Assignment:
Rewrite the rows from the first one up to and including the row with "Mercedes-Benz B-klasse - 180", replacing "Wedding" with "Ceremony" and leaving everything else unchanged. Omit the pictures.

Stored items:

------------

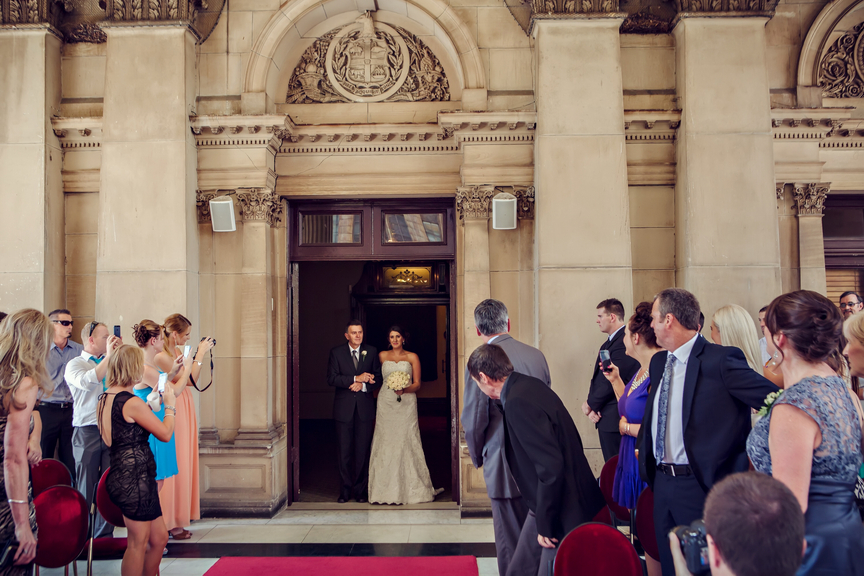 Melbourne Town Hall Wedding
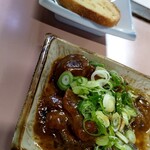 たけやま - 牛すじの煮込み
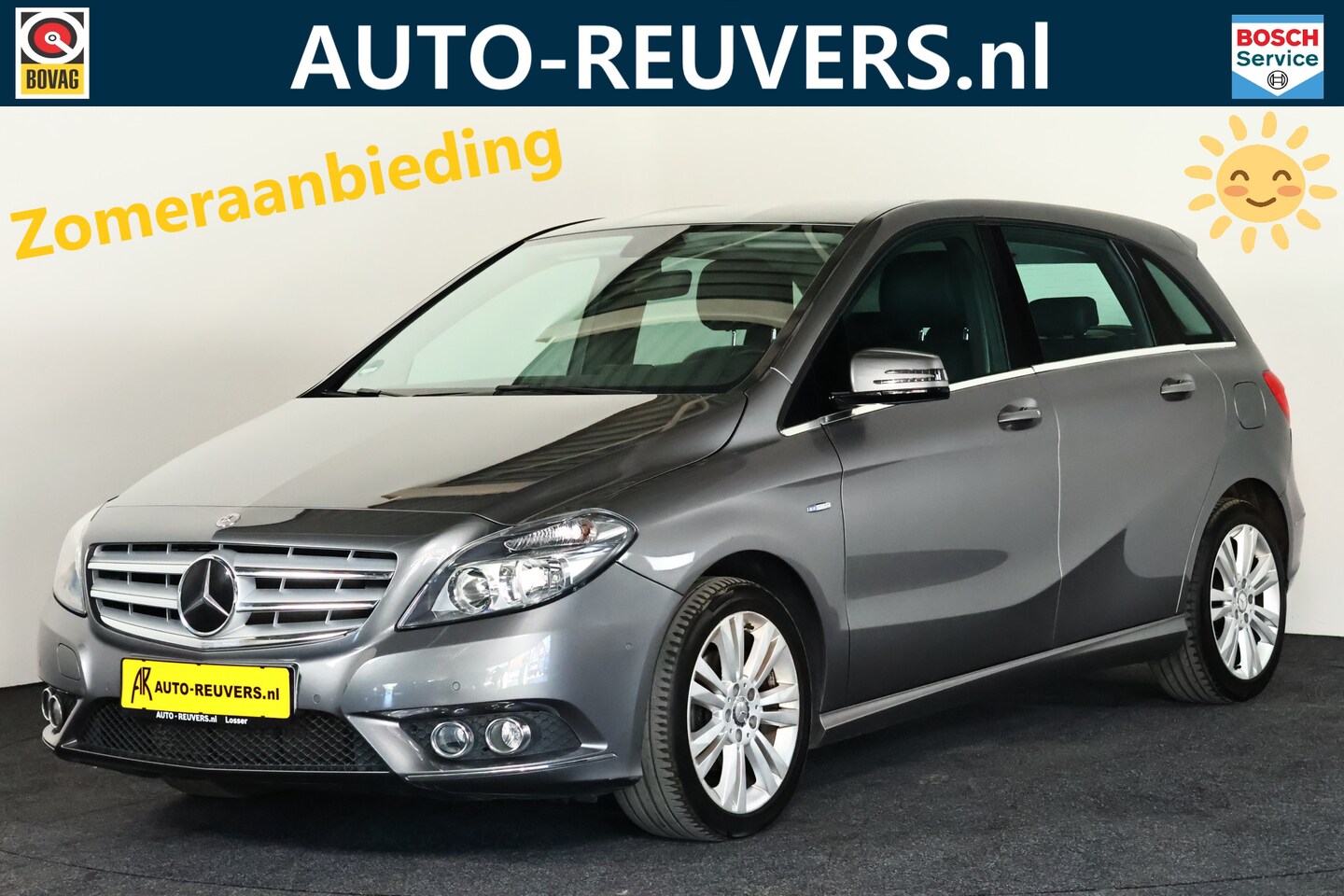 Mercedes-Benz B-klasse - 180 Prestige / Leder / CarPlay / Trekhaak / Cruisecontrol - AutoWereld.nl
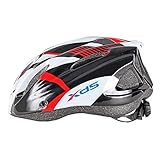 ❤Verstellbares und schnell lösbares System - Der Fahrradhelm verfügt über eine Schnalle zum schnellen Anbringen und Lösen. Mit dem Drehring können Sie den Stromkreis und die Dichtheit des Helms einstellen. Der verstellbare Riemen des Helms hat einen Schieberegler, der besser zu Ihrem Kopf passt. Sie können den Sonnenschutz jederzeit abklemmen.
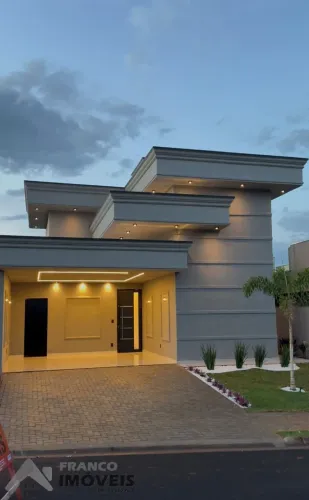 Condomínio Nature - Casa com projeto Imponente e Sofisticado!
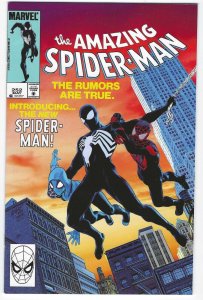 AMAZING SPIDER-MAN #252 Mike Mayhew Facsimile Exclusive Variant Miles Morales VF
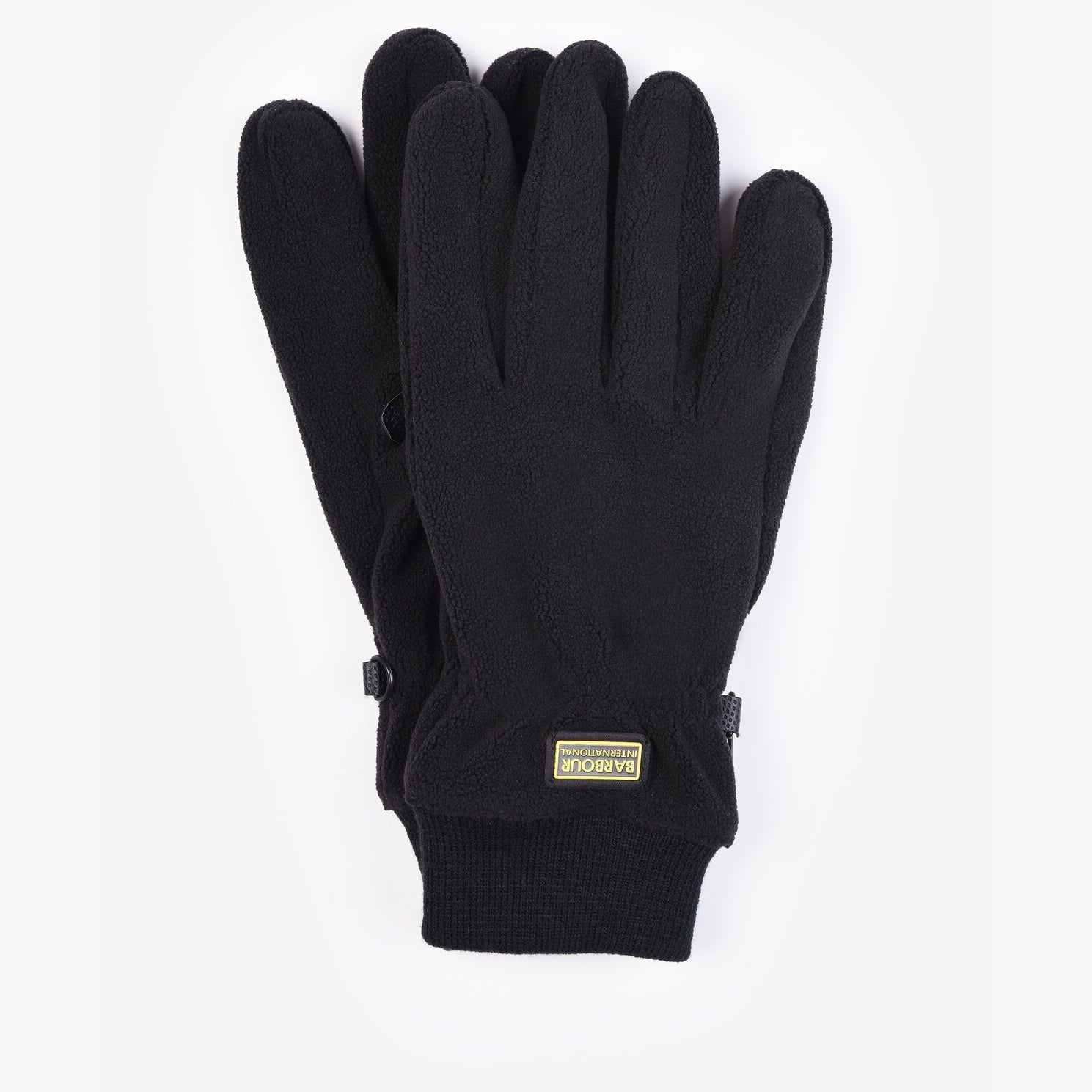 Barbour AXLE FLEECE GLOVES Mens Black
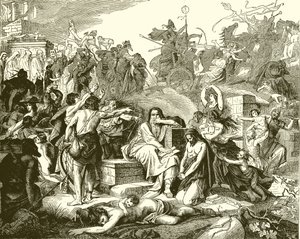 Israël in gevangenschap in Babylon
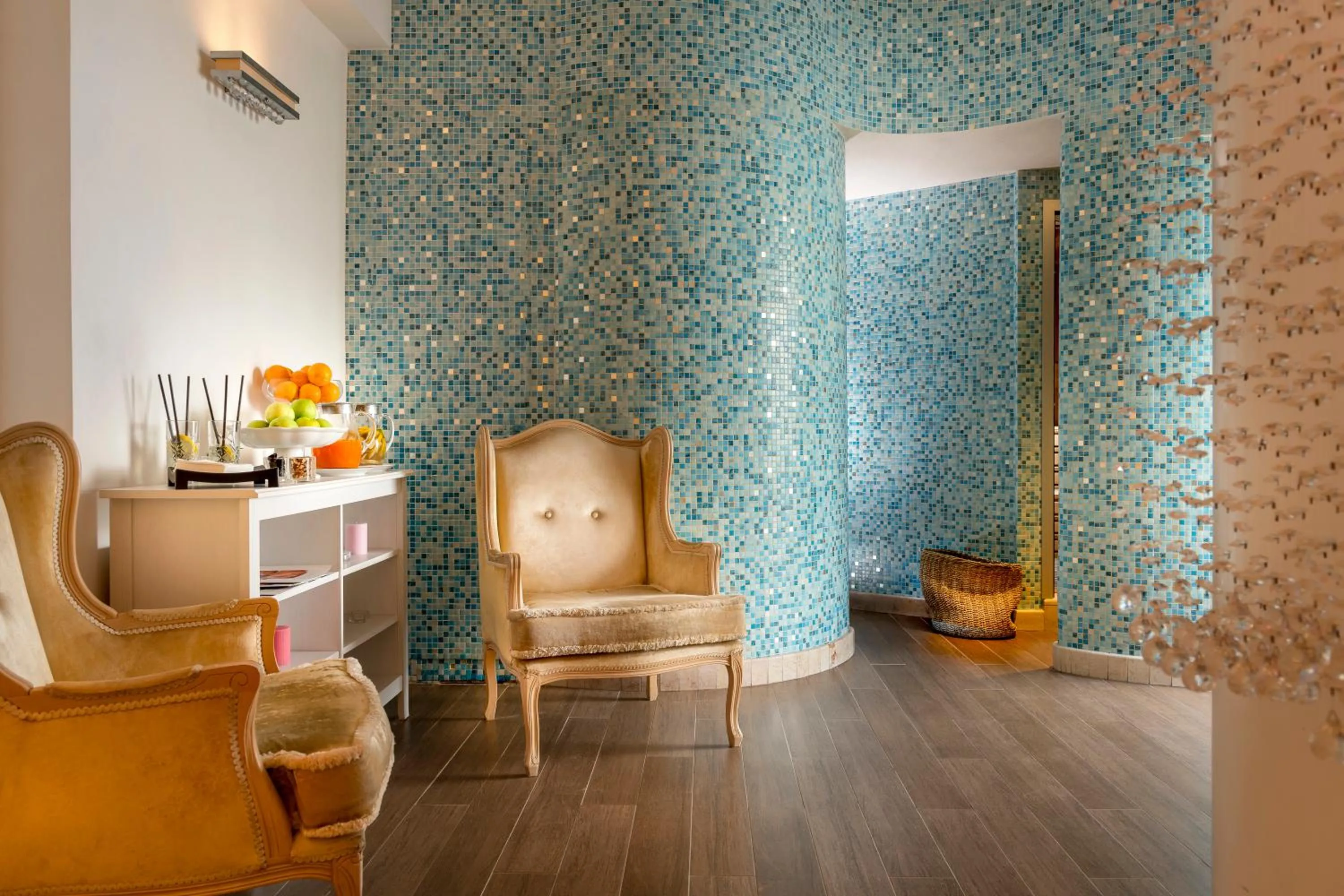 Spa and wellness centre/facilities in Hotel De Londres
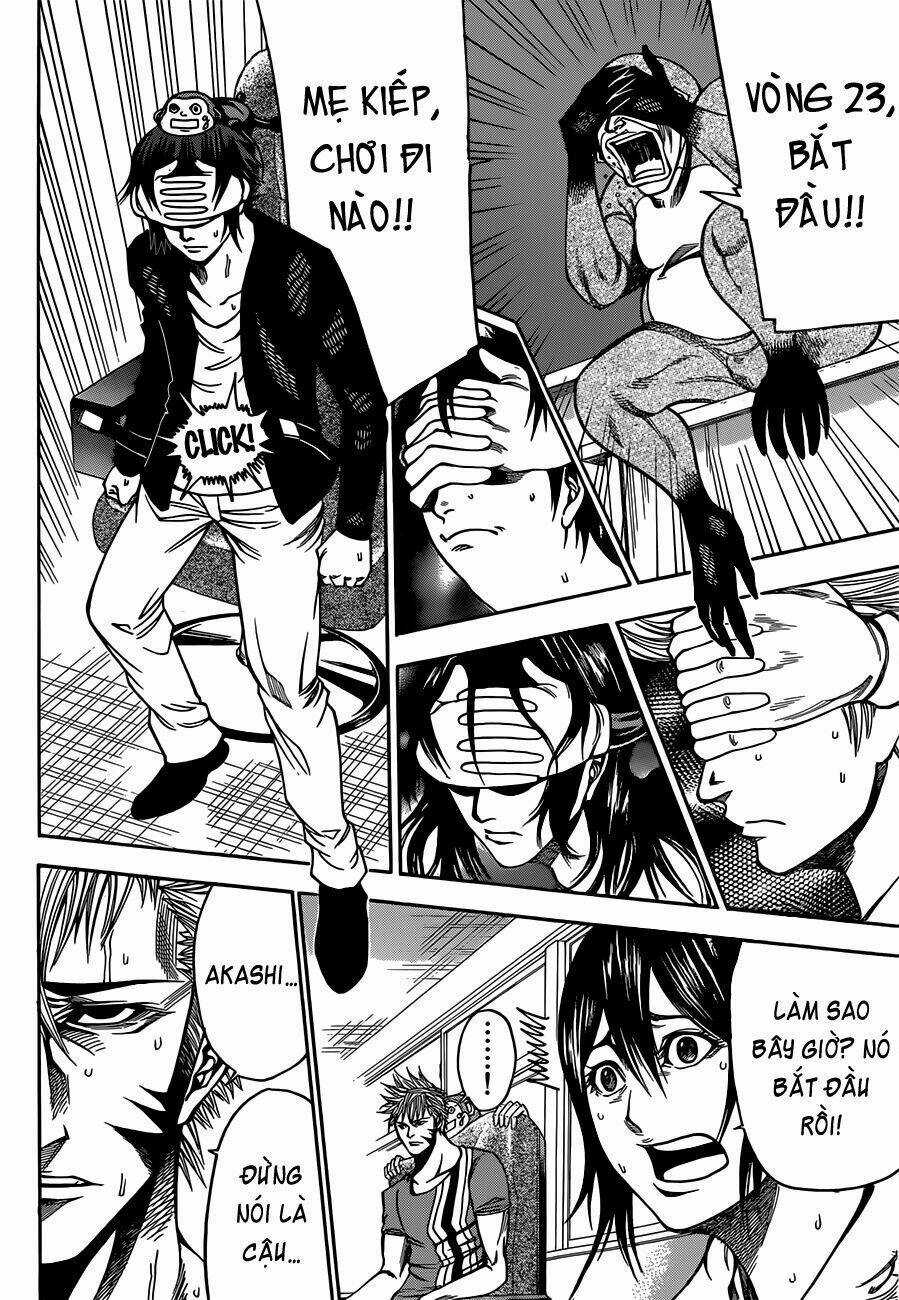 Kamisama No Iutoori Ii Chapter 22 trang 6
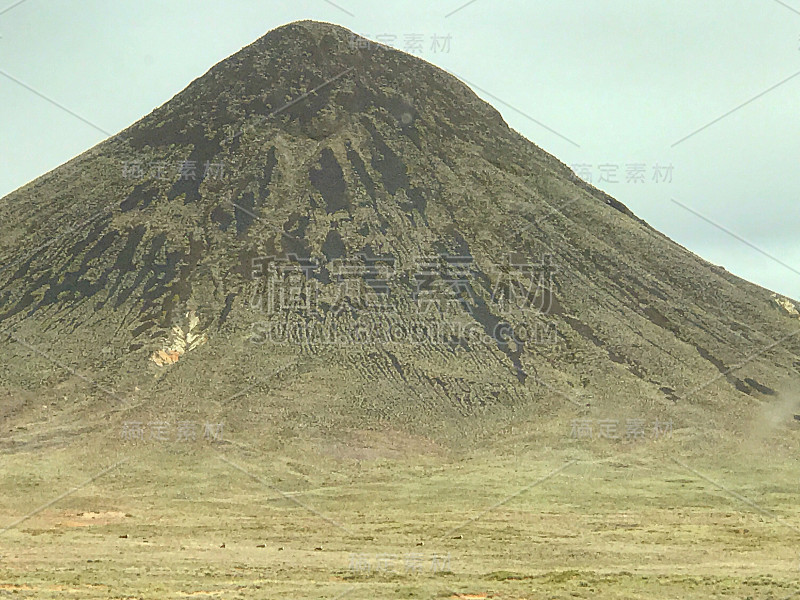 美国亚利桑那州钦勒火山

------------

Answer to the exercise:
 Melbourne Town Hall Ceremony
 たけやま - 牛すじの煮込み
 Mercedes-Benz B-klasse - 180 Prestige / Leder / CarPlay / Trekhaak / Cruisecontrol - AutoWereld.nl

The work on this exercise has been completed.